Choosing the right litter box can mean the difference between immediate litter box training success and life-long cat box battles. The type of litter box you choose can be really important. Here are a few points to keep in mind when making your selection:
Another important consideration for a litter box is that it be large enough for your cat to turn around and give the litter a few good kicks. According to the Merck/Merial Manual for Pet Health, cats have a natural tendency to cover their waste, so be sure to buy a box that allows them to do so.
Many owners buy boxes with doors on them to minimize the odours. If your cat is not used to this type of box, then it may have difficulty (or even fear) adjusting to the door concept. Luckily, most litter boxes that come with doors are built so that the doors are easily removed so that you can transition to the closed door version slowly.

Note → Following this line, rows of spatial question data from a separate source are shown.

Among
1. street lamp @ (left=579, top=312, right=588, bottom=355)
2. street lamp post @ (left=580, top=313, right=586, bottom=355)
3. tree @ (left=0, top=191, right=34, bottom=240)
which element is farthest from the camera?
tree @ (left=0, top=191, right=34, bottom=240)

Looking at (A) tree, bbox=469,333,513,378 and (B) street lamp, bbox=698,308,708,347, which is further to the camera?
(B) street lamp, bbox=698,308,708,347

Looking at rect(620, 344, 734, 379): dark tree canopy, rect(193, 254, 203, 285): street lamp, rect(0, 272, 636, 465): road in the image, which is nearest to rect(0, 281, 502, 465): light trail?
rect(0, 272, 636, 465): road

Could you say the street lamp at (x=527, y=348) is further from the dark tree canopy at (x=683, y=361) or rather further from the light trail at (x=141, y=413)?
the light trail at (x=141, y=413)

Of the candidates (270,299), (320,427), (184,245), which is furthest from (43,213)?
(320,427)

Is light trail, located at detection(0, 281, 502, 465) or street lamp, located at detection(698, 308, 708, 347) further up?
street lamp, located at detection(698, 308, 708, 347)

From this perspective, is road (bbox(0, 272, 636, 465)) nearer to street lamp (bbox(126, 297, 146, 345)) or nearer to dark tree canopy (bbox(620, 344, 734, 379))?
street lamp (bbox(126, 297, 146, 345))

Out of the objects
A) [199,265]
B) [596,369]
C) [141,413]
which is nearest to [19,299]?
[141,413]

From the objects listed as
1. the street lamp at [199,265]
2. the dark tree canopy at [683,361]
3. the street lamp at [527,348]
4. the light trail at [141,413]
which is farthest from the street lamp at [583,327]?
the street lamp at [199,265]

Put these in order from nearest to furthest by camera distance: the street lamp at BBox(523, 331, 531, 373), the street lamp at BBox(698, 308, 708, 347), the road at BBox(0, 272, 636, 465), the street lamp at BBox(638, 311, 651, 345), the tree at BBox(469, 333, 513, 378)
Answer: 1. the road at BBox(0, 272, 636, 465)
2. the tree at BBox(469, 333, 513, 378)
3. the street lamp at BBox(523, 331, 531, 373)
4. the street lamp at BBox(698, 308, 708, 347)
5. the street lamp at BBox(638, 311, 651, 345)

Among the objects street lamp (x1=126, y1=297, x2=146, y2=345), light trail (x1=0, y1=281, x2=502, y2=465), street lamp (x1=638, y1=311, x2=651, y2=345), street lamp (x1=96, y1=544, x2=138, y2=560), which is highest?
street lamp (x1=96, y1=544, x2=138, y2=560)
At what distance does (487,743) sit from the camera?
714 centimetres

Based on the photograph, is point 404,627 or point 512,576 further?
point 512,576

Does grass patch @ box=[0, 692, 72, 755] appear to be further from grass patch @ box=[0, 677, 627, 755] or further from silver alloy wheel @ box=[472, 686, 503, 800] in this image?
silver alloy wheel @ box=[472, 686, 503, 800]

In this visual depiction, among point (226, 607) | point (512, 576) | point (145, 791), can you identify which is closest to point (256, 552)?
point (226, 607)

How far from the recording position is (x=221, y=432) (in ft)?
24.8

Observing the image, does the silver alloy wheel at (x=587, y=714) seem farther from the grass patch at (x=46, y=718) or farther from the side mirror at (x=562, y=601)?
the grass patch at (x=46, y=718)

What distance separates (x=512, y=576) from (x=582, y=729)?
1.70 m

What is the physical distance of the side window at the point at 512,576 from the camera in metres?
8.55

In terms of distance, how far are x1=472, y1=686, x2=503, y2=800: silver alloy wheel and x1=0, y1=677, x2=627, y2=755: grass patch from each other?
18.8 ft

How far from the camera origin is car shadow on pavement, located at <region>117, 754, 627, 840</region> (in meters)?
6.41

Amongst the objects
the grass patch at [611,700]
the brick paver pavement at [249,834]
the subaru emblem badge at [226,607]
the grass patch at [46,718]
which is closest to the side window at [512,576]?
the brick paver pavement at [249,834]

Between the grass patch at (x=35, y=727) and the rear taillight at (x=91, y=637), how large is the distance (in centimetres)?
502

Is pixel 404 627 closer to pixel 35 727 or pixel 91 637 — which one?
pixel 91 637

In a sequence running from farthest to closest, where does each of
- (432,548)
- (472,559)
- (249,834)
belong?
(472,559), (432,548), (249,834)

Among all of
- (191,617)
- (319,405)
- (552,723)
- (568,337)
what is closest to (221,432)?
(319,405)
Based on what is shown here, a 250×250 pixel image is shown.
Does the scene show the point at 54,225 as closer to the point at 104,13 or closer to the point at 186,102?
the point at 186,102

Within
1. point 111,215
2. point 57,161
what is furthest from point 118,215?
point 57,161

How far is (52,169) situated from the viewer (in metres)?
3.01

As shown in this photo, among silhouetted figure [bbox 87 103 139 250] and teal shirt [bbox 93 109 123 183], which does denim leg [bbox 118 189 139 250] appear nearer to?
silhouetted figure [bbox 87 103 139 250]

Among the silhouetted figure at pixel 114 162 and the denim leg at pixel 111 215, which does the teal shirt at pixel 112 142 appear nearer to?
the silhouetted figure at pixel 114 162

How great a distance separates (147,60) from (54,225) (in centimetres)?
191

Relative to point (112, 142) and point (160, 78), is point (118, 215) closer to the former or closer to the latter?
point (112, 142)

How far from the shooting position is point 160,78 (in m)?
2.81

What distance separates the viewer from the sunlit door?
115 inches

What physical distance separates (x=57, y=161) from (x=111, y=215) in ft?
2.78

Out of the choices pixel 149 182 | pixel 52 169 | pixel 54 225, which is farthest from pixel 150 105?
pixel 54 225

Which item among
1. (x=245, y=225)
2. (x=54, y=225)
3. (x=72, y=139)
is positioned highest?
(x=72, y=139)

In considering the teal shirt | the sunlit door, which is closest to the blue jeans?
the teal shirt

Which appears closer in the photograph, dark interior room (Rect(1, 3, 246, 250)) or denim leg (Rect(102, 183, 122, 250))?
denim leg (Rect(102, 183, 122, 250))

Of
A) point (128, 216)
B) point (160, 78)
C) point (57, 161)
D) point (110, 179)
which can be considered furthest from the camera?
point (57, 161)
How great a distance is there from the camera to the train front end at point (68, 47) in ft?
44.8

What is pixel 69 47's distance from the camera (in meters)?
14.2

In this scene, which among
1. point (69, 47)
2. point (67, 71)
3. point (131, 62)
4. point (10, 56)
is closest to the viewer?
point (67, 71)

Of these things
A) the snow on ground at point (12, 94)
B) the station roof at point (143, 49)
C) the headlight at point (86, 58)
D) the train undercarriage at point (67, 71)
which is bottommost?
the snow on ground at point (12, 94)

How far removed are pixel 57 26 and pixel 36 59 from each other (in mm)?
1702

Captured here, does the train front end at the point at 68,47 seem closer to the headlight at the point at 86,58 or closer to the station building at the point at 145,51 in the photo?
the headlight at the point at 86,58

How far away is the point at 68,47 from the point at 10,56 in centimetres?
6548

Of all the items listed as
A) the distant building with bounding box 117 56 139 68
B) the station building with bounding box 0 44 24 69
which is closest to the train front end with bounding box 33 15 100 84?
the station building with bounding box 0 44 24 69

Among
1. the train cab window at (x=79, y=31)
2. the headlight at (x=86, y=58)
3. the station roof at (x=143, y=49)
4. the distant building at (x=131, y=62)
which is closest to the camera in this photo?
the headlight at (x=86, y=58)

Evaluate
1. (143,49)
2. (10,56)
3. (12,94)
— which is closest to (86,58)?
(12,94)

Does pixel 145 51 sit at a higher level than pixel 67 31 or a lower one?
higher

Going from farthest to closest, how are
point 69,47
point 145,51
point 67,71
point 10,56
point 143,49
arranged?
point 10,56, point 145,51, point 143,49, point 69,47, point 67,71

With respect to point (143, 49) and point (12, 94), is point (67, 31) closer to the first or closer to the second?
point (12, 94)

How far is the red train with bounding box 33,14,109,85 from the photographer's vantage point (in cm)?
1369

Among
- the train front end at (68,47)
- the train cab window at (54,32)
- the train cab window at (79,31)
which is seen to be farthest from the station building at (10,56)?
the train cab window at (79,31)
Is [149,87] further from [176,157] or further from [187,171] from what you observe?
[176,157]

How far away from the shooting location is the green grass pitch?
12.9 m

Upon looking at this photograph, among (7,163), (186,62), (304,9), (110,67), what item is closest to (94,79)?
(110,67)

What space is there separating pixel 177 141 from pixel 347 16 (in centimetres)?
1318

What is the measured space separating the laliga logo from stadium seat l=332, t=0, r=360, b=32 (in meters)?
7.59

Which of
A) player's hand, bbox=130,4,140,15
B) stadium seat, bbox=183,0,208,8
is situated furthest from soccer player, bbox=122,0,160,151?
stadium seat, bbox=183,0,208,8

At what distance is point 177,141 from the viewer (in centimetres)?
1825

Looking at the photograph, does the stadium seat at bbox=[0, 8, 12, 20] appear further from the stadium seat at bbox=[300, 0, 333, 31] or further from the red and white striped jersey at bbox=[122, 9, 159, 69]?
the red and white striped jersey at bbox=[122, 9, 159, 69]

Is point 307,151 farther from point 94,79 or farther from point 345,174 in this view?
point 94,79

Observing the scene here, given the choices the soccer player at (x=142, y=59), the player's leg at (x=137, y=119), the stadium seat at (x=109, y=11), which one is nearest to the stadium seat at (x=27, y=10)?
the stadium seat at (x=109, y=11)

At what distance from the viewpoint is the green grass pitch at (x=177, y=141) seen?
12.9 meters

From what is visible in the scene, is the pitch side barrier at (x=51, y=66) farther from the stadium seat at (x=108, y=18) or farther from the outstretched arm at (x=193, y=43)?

A general rule of thumb for litter boxes is that the number of litter boxes in your house should equal the number of cats you have, plus one. In other words, if you have one cat, there should be two litter boxes in your home. Two cats need three boxes, etc. This is especially important for a cat that is having trouble using a litter box.
Another significant thing to consider is where the litter box is located. You should place your cat's box in an area of the house that is both quiet and easily accessible. Cats are skittish and sensitive animals and they won't go in a box that's in a high traffic or chaotic spot. One exception is for a formerly outdoor/newly indoor animal. In this case, it may be best to place a litter box near the door if that's where your nature-loving feline is lingering.
Make sure that it is not near its food or water either as this will affect both their use of the litter box and their eating habits.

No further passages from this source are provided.